Government claims of “restraint” are further belied by the fact, reported by the New York Times on the same day as Apple’s filing, that the Obama administration is planning to make it easier for the National Security Administration to share communications gleaned from dragnet surveillance with other spy agencies. The move would relax previous internal restrictions on sharing raw, unprocessed data containing the names and personal information of US citizens which the NSA is, at least in theory, required to scrub before passing along to other agencies such as the FBI or CIA.
“The new system would permit analysts at other intelligence agencies to obtain direct access to raw information from the N.S.A.’s surveillance to evaluate for themselves,” the Times wrote.
The move exposes as a fraud the cosmetic “reforms” of government spying, billed as restraining the size and scope of dragnet surveillance, that were enacted after the revelations by Edward Snowden in 2013. Moreover, the administration reserves the right to make these proposed rule changes secret.
Robert Litt, the general counsel for the Director of National Intelligence, declined to provide the Times with a copy of the proposed rule changes and declared that they would only be released “to the extent consistent with national security.”
Apple’s opposition to the court ruling, based on the 18th century All Writs Act, is motivated by business considerations. The company has made clear that it is perfectly willing to work with the government in providing data, including the massive amount of information stored in “iCloud” backups. It is concerned that a public requirement that it program a backdoor to its security features will severely undermine its customer base, both in the US and internationally.
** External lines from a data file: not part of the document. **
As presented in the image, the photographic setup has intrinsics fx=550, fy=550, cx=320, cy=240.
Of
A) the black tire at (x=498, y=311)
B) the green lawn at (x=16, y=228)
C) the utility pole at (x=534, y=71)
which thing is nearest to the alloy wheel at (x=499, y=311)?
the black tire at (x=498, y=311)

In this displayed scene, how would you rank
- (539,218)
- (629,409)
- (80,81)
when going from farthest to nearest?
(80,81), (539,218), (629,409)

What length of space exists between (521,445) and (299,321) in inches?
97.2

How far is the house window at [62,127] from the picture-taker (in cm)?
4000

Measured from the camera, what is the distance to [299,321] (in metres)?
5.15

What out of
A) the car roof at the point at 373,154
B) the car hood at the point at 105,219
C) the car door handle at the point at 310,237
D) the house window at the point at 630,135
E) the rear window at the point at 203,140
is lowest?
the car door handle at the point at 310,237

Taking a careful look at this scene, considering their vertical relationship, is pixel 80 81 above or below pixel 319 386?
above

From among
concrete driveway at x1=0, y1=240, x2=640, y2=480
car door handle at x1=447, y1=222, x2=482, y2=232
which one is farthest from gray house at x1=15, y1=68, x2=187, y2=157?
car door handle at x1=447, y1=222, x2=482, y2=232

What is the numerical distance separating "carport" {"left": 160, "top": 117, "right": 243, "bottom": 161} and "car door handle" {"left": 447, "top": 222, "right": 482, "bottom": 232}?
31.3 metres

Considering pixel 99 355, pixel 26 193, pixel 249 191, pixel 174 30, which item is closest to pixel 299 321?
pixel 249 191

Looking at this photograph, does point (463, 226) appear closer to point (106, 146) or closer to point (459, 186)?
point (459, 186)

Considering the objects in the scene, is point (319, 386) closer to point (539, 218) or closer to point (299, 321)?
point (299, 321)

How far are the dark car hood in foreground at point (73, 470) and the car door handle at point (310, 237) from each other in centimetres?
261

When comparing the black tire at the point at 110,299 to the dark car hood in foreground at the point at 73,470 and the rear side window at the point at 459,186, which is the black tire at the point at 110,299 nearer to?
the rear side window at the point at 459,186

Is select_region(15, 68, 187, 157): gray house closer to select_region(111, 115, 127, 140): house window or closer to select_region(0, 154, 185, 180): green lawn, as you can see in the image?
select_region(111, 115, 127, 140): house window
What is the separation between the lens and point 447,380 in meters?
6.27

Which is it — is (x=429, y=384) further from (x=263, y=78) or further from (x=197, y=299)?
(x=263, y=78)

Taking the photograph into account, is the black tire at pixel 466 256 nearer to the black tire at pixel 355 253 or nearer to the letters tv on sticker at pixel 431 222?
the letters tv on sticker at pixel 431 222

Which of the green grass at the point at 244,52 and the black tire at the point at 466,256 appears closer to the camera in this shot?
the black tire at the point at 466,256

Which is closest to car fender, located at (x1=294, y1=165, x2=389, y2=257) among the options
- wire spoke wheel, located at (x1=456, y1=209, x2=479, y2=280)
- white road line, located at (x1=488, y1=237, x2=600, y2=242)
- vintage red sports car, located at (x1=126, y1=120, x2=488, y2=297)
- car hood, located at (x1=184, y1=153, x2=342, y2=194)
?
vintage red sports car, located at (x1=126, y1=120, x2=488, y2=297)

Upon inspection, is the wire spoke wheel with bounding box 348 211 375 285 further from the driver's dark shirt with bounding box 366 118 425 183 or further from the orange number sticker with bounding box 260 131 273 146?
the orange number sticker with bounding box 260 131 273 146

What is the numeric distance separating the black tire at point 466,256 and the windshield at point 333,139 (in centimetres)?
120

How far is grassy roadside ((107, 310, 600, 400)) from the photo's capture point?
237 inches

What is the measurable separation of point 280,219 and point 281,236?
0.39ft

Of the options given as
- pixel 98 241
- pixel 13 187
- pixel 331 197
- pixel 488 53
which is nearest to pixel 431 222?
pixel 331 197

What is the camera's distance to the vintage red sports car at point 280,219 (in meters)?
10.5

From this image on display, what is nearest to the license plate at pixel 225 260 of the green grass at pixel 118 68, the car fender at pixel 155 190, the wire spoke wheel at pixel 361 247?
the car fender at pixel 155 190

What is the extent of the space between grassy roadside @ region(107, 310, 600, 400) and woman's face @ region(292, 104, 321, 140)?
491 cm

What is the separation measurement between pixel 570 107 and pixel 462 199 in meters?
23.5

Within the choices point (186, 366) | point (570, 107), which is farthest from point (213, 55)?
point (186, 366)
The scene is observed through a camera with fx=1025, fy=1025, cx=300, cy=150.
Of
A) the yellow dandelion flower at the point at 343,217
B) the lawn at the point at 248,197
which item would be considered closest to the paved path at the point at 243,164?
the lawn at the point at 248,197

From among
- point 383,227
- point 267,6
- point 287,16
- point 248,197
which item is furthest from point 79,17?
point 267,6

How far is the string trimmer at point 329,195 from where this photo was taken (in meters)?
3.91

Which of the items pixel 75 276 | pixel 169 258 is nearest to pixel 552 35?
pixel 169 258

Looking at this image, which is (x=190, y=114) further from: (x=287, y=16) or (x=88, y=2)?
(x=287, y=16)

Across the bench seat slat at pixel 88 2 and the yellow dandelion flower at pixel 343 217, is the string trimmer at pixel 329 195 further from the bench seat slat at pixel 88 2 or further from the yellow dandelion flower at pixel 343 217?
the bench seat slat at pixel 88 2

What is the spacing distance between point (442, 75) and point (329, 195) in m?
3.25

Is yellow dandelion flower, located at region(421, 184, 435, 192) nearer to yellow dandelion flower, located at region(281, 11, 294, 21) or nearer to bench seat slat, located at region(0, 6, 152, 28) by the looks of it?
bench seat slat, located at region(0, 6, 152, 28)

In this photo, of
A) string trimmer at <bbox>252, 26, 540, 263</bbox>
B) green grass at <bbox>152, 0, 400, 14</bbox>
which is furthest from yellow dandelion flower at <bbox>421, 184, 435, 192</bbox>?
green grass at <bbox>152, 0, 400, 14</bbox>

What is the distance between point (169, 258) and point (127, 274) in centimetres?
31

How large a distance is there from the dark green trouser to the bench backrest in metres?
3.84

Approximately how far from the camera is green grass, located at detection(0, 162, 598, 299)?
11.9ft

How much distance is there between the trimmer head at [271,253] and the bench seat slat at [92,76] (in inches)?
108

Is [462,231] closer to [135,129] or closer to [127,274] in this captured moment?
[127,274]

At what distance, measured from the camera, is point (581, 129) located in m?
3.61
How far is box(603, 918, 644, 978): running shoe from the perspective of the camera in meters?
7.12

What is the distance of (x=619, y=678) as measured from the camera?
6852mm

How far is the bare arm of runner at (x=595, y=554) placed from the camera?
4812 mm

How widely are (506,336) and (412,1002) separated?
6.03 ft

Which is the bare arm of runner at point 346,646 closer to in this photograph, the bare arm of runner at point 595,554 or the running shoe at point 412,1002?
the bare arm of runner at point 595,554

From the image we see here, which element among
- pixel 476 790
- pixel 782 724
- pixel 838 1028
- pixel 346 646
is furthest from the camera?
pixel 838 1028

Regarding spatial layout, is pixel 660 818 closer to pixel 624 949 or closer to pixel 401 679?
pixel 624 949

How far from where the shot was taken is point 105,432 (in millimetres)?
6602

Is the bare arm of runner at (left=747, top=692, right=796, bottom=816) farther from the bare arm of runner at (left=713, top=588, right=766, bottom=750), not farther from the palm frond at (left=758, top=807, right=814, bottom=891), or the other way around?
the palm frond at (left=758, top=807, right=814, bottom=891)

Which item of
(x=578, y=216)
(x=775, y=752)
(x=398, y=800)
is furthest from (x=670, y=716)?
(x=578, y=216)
A group of major technology firms including Facebook, Google and Twitter plan to file amicus curiae briefs in support of Apple’s court case. While Microsoft has not announced whether it will file an amicus brief, Microsoft president Brad Smith told a congressional hearing yesterday that the company “wholeheartedly supports Apple” in its court fight. However, Microsoft founder Bill Gates came out publicly on the side of the FBI in a recent interview with the Financial Times .
“This is a specific case where the government is asking for access to information,” Gates told the leading newspaper of world finance. “It is no different than [the question of] should anybody ever have been able to tell the phone company to get information, should anybody be able to get at bank records.” Gates later partially walked back his statements after they produced a public backlash.
However, given that not only Microsoft but all of the corporations planning to file amicus briefs, in addition to Apple itself, have cooperated for years with other government spying initiatives, as revealed by Edward Snowden, no confidence can be placed in their ability or willingness to carry out a defense of their customers’ basic democratic right to privacy.
The political and media establishment continued to press for Apple to back down from their legal challenge. Thursday’s Republican presidential debate provided the occasion for bellicose rhetoric directed at the multinational corporation, with Marco Rubio declaring that Apple’s “brand is not superior to the United States of America.”
Washington Post columnist David Ignatius penned a column on Wednesday that argued that Apple is fighting a futile battle that would erode “both privacy protections and global market share [of US technology companies].”
The real aim of the government’s burgeoning surveillance apparatus is not “terrorism,” but incipient social opposition to the policies of the ruling class. As the United States prepares for a massive escalation of military violence, it is at the same time intensifying the assault on democratic rights at home.